With elections just a few weeks away, such happy talk was only to be expected. Politicians do not win many votes by telling people that hard times are coming for most of them and they had better resign themselves to straitened circumstances. From a presidential candidate’s point of view, it is far more sensible to treat trillion-dollar deficits as a minor inconvenience that can be easily absorbed than it would be to admit that, unless they are, living standards could plummet much as they have in Greece and Spain, and did in Argentina barely a decade ago. In some parts of the US, among them bits of California and the manufacturing “rust belt”, that is already happening.
On the whole, the US is in far better shape than Europe, let alone China, the current economic poster boy because which despite still being far poorer per capita than Argentina, it has been growing for years at a spanking pace. US demographics look fairly healthy, it has plenty of oil, gas, farmland and other natural resources, and it leads the way in advanced technology. But even with its considerable advantages, it will find adapting to the often bewildering changes that are about to take place anything but easy. Sky-high unemployment is fast becoming “structural”, the gap between the comfortably off and the rest seems certain to get much wider, and as the baby-boom generation retires, many of its members will share the fate of millions of Argentine pensioners who, after paying into the system for decades, have been fobbed off with a wretched pittance.
Obama and Romney are keen on manufacturing. They want their compatriots to go back to making tangible things instead of leaving it to the Chinese and other East Asians. But thanks to technological progress, more and more of the hands-on work required will be done by machines. So too, for that matter, will an increasing proportion of clerical and managerial tasks.
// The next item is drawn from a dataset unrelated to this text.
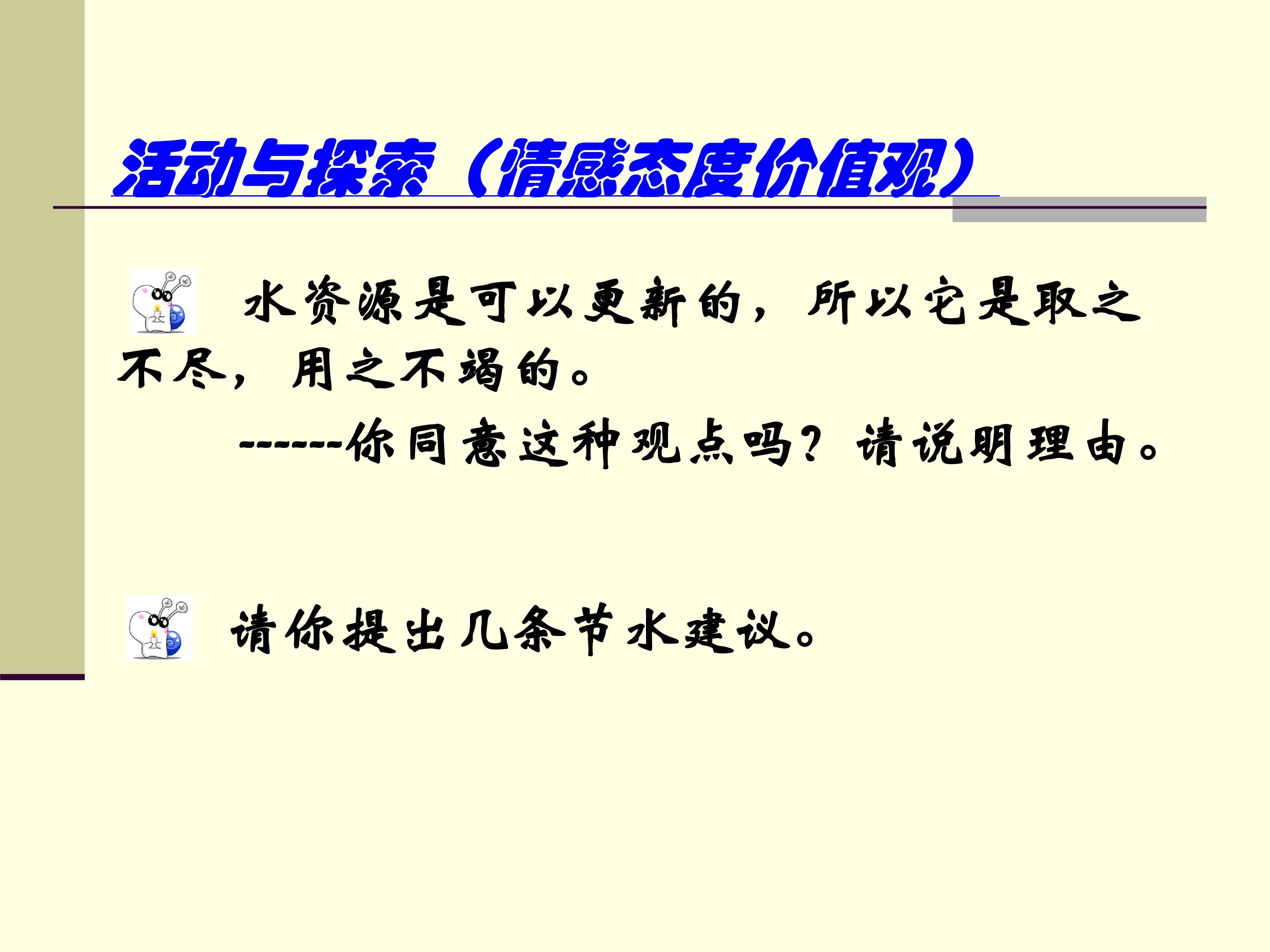 活动与探索（情感态度价值观）

水资源是可以更新的，所以它是取之不尽，用之不竭的。

------你同意这种观点吗？请说明理由。

请你提出几条节水建议。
This being the case, getting middle-class people who have been rendered superfluous to work on what Obama once described as “shovel-ready projects” will not be very helpful. As well as having to sweat, they would be obliged to accept wages low enough to allow them to compete with their Chinese and Mexican counterparts, a prospect few find very attractive. Once upon a time, the then governor of Buenos Aires Province, Eduardo Duhalde, thought that banning robots in his jurisdiction would be in most people’s interest. Were a US administration to try it in a desperate attempt to keep the future at bay, the geopolitical consequences would surely be unfortunate.
Like many politicians elsewhere, the two North Americans who are slugging it out for the privilege of remaining, or becoming, “the most powerful man in the world”, think education is the key to most of their country’s problems. But they also feel obliged to take an egalitarian approach and assume that virtually everyone should be able to acquire the skills needed for them to prosper in the high-tech, marvellously productive and debt-free US they seem to imagine is waiting for them just over the horizon. That is nonsense. Though with a bit of effort most people could do rather better than they have up to now, there are limits to what the majority are able to achieve. To make matters worse, as Obama is well aware, the US education system has been deteriorating for decades. There is little chance of it improving quickly enough to provide the results he and Romney would like.
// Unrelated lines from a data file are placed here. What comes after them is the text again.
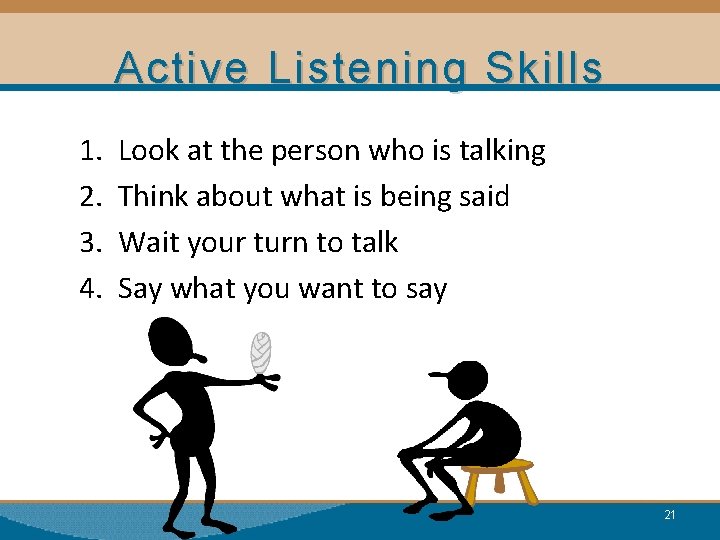 Active Listening Skills

1. Look at the person who is talking
2. Think about what is being said
3. Wait your turn to talk
4. Say what you want to say

21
As far as most North Americans are concerned, “it is the economy, stupid”. But the reigning superpower cannot simply leave the rest of the world to its own devices in the hope that others will then treat it kindly. Much as isolationists may dislike the idea, their rulers must choose either to intervene abroad in an effort to shape events or stand aside and run the risk of seeing malevolent enemies, encouraged by what they think are signs of weakness, attack US interests with increasing ferocity, as some are currently doing in North Africa, the Middle East, Afghanistan and Pakistan. Obama talks softly but carries a big stick; drone strikes have become routine. Romney would talk in a louder voice because he thinks it would cow the holy warriors and others of a similar cast of mind. Romney may be right, but things being as they are the rhetoric coming from the White House would be unlikely to make much of a difference.